## Start Supplied information
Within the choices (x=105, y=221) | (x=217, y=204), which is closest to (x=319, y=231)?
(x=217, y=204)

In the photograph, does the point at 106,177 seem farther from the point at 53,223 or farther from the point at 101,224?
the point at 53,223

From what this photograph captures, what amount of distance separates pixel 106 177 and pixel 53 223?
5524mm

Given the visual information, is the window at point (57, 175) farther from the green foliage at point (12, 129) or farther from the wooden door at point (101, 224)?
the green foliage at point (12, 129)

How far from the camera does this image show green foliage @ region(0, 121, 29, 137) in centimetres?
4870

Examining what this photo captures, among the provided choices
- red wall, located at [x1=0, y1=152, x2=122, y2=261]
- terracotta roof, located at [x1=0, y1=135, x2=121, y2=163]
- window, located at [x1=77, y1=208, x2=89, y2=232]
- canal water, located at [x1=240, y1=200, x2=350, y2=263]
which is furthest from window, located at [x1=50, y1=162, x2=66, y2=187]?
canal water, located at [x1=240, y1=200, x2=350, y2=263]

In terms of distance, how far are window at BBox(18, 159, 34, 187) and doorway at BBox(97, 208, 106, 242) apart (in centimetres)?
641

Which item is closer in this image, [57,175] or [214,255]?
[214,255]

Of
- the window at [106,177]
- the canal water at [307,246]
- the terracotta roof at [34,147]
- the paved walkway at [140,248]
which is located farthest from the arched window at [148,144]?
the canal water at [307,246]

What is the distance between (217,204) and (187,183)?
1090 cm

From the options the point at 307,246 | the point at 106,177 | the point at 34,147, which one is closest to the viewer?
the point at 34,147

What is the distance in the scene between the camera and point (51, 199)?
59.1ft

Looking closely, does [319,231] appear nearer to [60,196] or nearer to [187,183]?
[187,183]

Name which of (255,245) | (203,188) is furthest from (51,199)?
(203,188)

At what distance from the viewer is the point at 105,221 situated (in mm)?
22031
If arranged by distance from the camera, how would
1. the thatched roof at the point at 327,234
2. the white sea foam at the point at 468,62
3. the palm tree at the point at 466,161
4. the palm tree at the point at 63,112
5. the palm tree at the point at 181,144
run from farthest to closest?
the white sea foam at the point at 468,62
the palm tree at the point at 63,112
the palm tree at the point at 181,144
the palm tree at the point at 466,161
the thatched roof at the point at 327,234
## End Supplied information
- Work required -
Reproduce all of the material above, substituting "tiled roof" for every occurrence of "terracotta roof" and leaving everything else unchanged.

- Result below -
Within the choices (x=105, y=221) | (x=217, y=204), which is closest to (x=319, y=231)?
(x=217, y=204)

In the photograph, does the point at 106,177 seem farther from the point at 53,223 or farther from the point at 101,224?
the point at 53,223

From what this photograph captures, what amount of distance separates pixel 106 177 and pixel 53 223?
5524mm

Given the visual information, is the window at point (57, 175) farther from the green foliage at point (12, 129) or farther from the wooden door at point (101, 224)?
the green foliage at point (12, 129)

How far from the camera does this image show green foliage @ region(0, 121, 29, 137) in centimetres?
4870

Examining what this photo captures, among the provided choices
- red wall, located at [x1=0, y1=152, x2=122, y2=261]
- tiled roof, located at [x1=0, y1=135, x2=121, y2=163]
- window, located at [x1=77, y1=208, x2=89, y2=232]
- canal water, located at [x1=240, y1=200, x2=350, y2=263]
which is furthest from window, located at [x1=50, y1=162, x2=66, y2=187]?
canal water, located at [x1=240, y1=200, x2=350, y2=263]

In terms of distance, how far are window at BBox(18, 159, 34, 187) and doorway at BBox(97, 208, 106, 242) apart (in centimetres)?
641

Which item is closer in this image, [57,175] or [214,255]?
[214,255]

Of
- the window at [106,177]
- the canal water at [307,246]
- the tiled roof at [34,147]
- the paved walkway at [140,248]
which is located farthest from the arched window at [148,144]?
the canal water at [307,246]

What is the distance between (217,204) and (187,183)?
1090 cm

From the options the point at 307,246 | the point at 106,177 | the point at 34,147, which one is closest to the viewer?
the point at 34,147

What is the distance in the scene between the camera and point (51, 199)?
59.1ft

Looking closely, does [319,231] appear nearer to [60,196] or nearer to [187,183]?
[187,183]

Name which of (255,245) | (203,188) is furthest from (51,199)?
(203,188)

At what distance from the viewer is the point at 105,221 situated (in mm)?
22031
If arranged by distance from the camera, how would
1. the thatched roof at the point at 327,234
2. the white sea foam at the point at 468,62
3. the palm tree at the point at 466,161
4. the palm tree at the point at 63,112
5. the palm tree at the point at 181,144
run from farthest to closest?
the white sea foam at the point at 468,62
the palm tree at the point at 63,112
the palm tree at the point at 181,144
the palm tree at the point at 466,161
the thatched roof at the point at 327,234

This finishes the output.